Elmer Livingston MacRae (1875–1953) was an American visual artist known for his paintings, pastels, and sketches, and for his role as a leading member of the Cos Cob Art Colony, in Greenwich, Connecticut. MacRae was one of the organizers of the influential 1913 Armory Show in New York; he was also instrumental in founding the American Pastel Society (serving as its first secretary-treasurer), as well as the Greenwich Society of Artists.

== Biography ==

Elmer MacRae was born in New York City in 1875. He studied at the Art Students League of New York with Robert Frederick Blum, John Henry Twachtman, H. Siddons Mowbray and James Carroll Beckwith.

In the summer of 1896, when he was 20 years old, he visited Cos Cob for a class in outdoor painting. While there, he fell in love with Emma Constant Holley, the daughter of the owner of the Holley House, where artists usually stayed during their summer seasons at the community. MacRae continued living in New York City and coming to Cos Cob to take classes from co-founder John Henry Twachtman. He moved to the Holley House in 1899, and married Emma on October 17, 1900. She gave birth to twin girls, Constant and Clarissa, on October 31, 1904.

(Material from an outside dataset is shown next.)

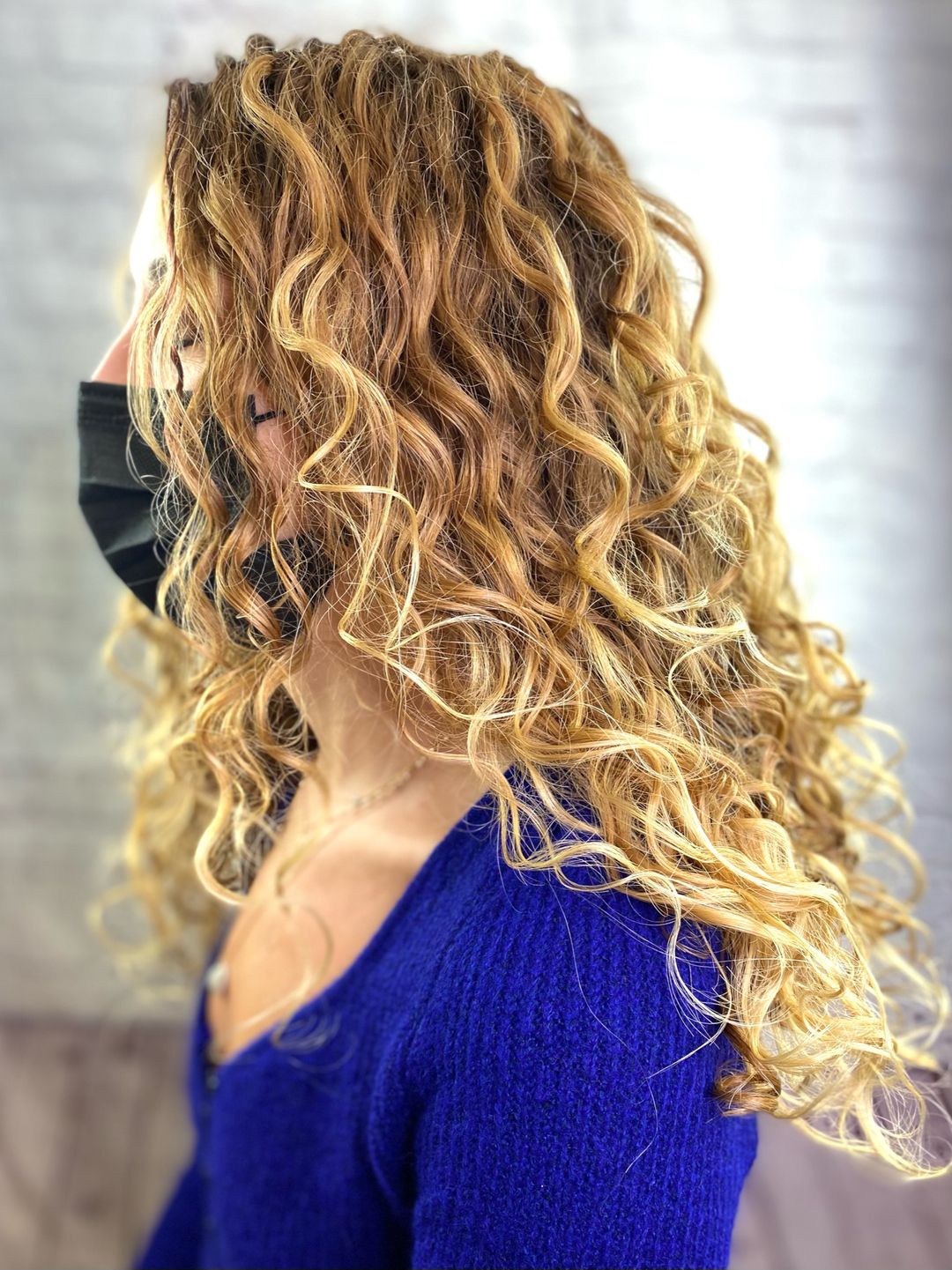 blonde waterfall layered curly hair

MacRae lived at Holley House for the duration of his career. He succeeded Twachtman as head the Cos Cob colony, and for two decades Elmer and Emma continued to run the boardinghouse, which served to host artists and writers while also serving as a studio and showcase for MacRae's works. Elmer MacRae was a committed suffragist and donated one of his paintings to support the Greenwich Equal Suffrage League. He also designed the badge for the National Junior Suffrage Corps.

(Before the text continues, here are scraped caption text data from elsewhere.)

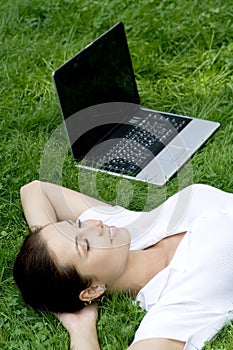 Woman lying on grass with laptop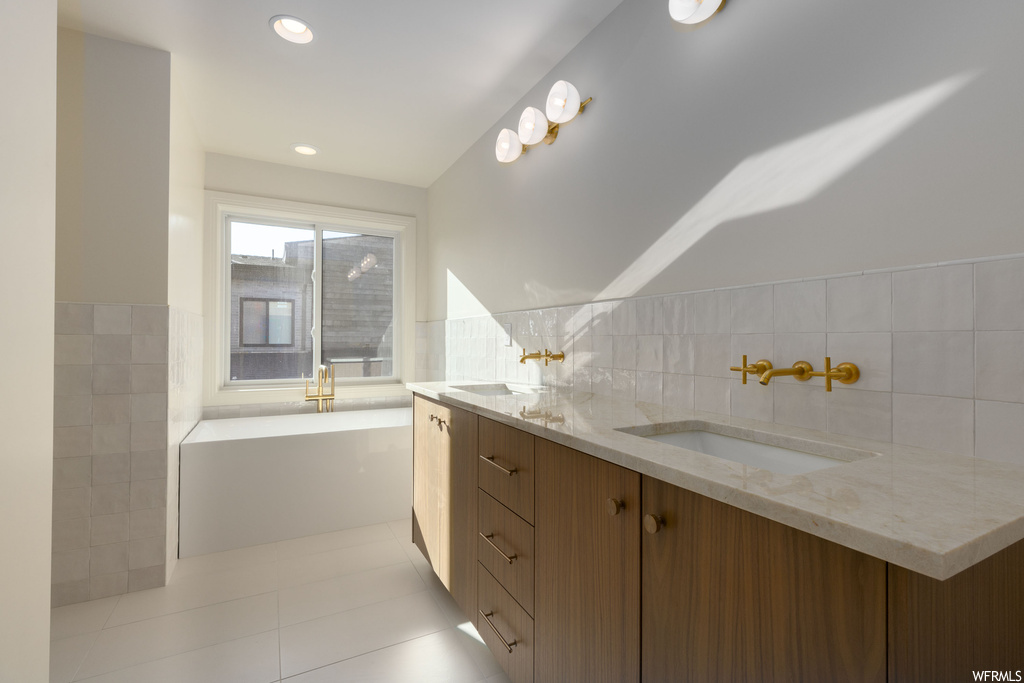 Bathroom featuring tile floors, tile walls, and dual bowl vanity
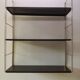Golden and brown stringed shelf in metal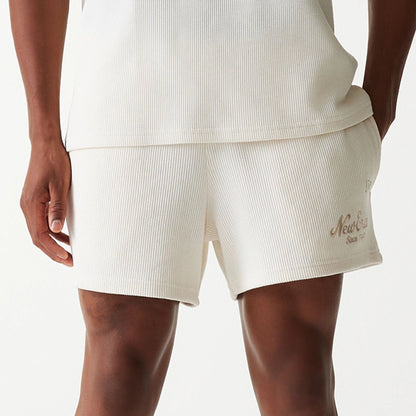 The Male model is wearing New Era Waffle Open White Shorts 3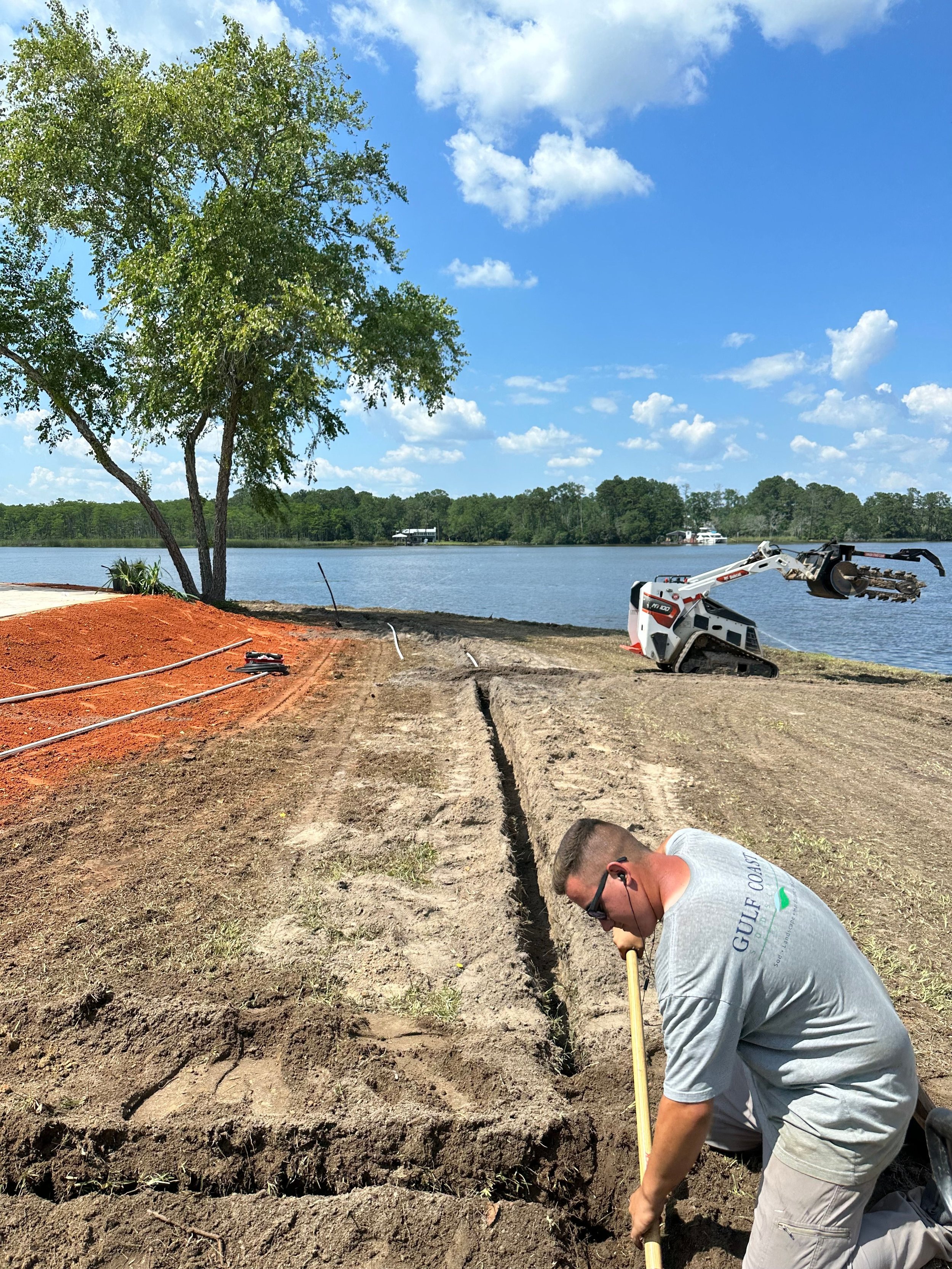 Irrigation technician installing a new irrigation system by a waterfront property in the Gulf Coast area.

He died on April 2, 1953, in Cos Cob.

== Artistic career ==

MacRae was primarily a realist painter influenced by impressionism and Japonism in his early work. His wife and two daughters were frequent subjects for his works, as well as floral studies and landscapes inspired by the Cos Cob area.

His floral studies in particular showcase techniques and stylistic choices popular in Japan. MacRae learned Japanese-style brushwork from Genjiro Yeto, a Japanese artist and fellow student who frequented the Cos Cob art colony. He was encouraged to pursue flowers as a subject by his wife, who was known as a talented authority on the art of flower arrangement.

In 1910, MacRae joined the group of artists known as the Pastellists. In 1911, he became part of the American Association of Painters and Sculptors (AAPS), the group responsible for planning the 1913 Armory Show exhibition. He served as the Association's treasurer.

The modernism that came to prominence after the Armory Show made an impact on MacRae's style. By 1915, his work shows a movement away from impressionism and towards modernism, as his preferred subject of flowers became simplified, with stronger shapes and bolder colors.

MacRae exhibited in New York and Connecticut throughout his career; a posthumous retrospective of his work was held at the Milch Gallery in New York City in 1959.